Very few data are available on fossil bats of the Near East, a region of great biogeographic significance for that group in the Western Palaearctic. Here, we report on a collection of fossil bats from the Middle Pleistocene site Qesem Cave, Israel, famous for lithic artifacts, hominin remains and rich vertebrate faunas. We identified five microchiropteran species, viz. Rhinolophus ferrumequinum, R. euryale, R. mehelyi, Miniopterus cf. schreibersii, and Myotis blythii, all typical cave-dwellers common also in extant communities in the region. Their appearance suggests mild conditions with variegated vegetation at the time of deposition.
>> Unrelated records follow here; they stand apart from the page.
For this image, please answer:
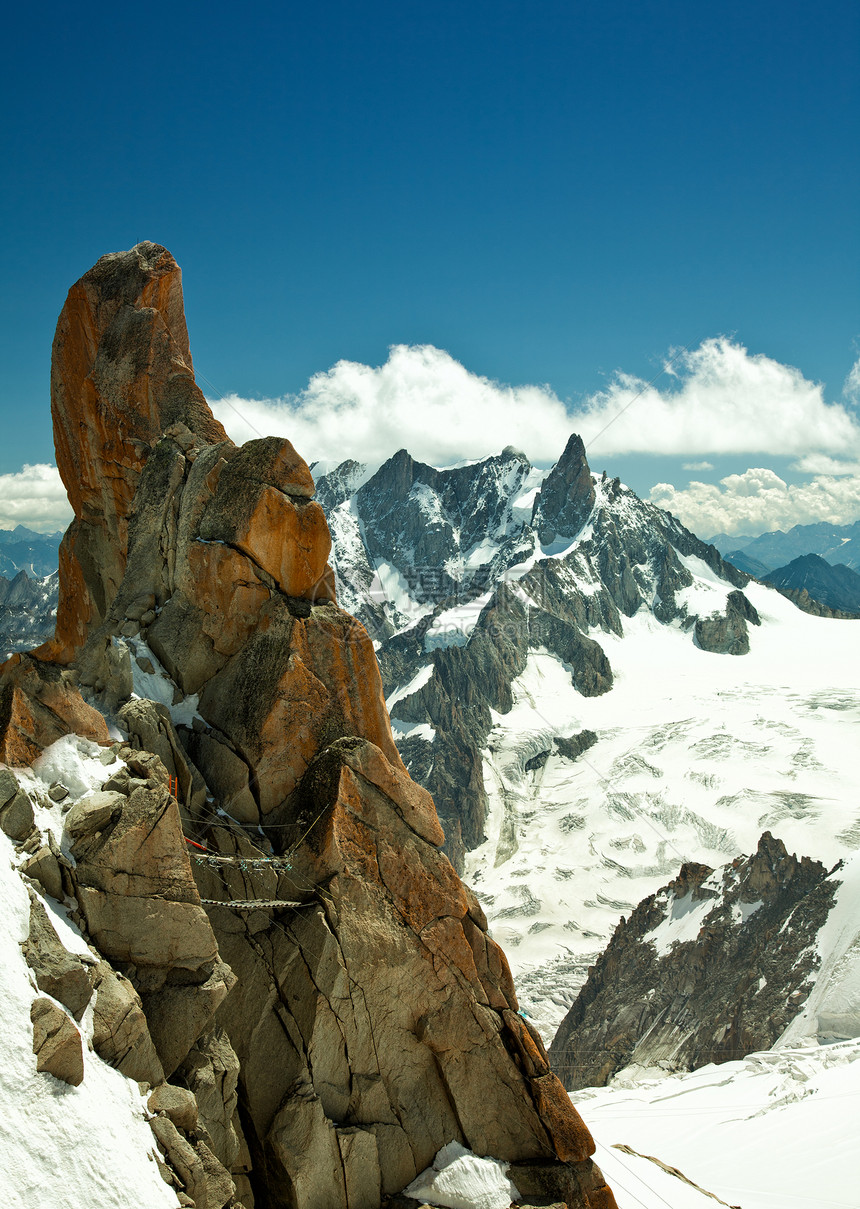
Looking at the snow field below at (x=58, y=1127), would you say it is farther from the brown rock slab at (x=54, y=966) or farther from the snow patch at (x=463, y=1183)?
the snow patch at (x=463, y=1183)

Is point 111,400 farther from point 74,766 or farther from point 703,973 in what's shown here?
point 703,973

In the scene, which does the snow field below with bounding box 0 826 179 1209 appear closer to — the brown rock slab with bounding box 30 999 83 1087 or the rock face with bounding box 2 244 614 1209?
the brown rock slab with bounding box 30 999 83 1087

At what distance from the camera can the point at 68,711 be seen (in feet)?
48.8

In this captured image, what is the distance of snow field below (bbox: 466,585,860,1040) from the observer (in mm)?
110625

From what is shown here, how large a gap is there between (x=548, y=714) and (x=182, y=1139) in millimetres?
174593

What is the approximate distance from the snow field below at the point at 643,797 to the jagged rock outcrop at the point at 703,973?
11.8m

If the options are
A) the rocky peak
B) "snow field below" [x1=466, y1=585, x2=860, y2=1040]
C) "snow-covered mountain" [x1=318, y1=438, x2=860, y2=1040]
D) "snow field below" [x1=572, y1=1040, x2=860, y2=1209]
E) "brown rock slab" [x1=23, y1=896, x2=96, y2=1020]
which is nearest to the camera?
"brown rock slab" [x1=23, y1=896, x2=96, y2=1020]

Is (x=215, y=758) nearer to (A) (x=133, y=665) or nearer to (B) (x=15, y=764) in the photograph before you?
(A) (x=133, y=665)

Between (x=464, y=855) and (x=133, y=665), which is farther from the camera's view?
(x=464, y=855)

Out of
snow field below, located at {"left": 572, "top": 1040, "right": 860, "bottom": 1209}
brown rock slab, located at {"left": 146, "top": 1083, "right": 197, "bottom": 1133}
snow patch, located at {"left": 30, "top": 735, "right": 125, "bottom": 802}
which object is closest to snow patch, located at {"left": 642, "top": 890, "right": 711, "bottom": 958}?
snow field below, located at {"left": 572, "top": 1040, "right": 860, "bottom": 1209}

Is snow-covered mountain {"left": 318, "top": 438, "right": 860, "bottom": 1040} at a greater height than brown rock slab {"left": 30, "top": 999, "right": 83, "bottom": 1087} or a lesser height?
lesser

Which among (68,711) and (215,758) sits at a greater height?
(68,711)

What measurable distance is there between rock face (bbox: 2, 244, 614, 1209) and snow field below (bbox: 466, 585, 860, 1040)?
269 ft

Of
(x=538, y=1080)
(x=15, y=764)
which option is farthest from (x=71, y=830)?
(x=538, y=1080)
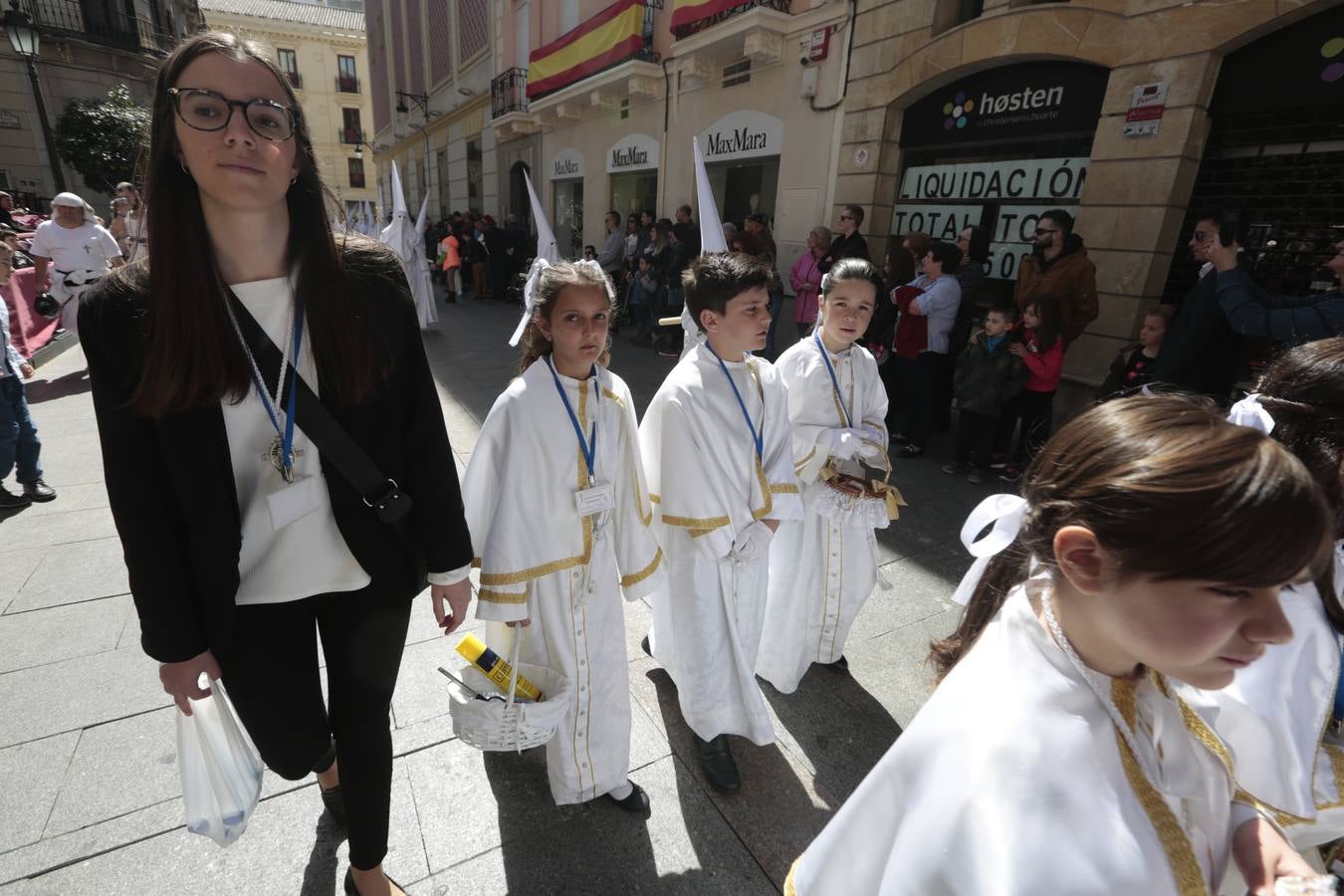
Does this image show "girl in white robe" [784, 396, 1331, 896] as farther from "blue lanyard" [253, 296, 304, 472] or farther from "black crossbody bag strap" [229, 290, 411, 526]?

In addition, two tooth fragments, tentatively identified as cf. Rousettus sp., provide the first Pleistocene record of fruit bats beyond the tropics. If these remains pass muster, the Quaternary history of fruit bats in this region could be traced back to the Pleistocene, earlier than previously thought, and then the extant extralimital population of Rousettus aegyptiacus could be seen as a palaeochoric element of the Mediterranean biota. In general, the Pleistocene record of bats in the Levant (including Qesem) is characterized by the absence of the Ethiopian elements that dominate the extant Levantine fauna, while the vast majority of the fossil bat forms are elements of the Palaearctic clades.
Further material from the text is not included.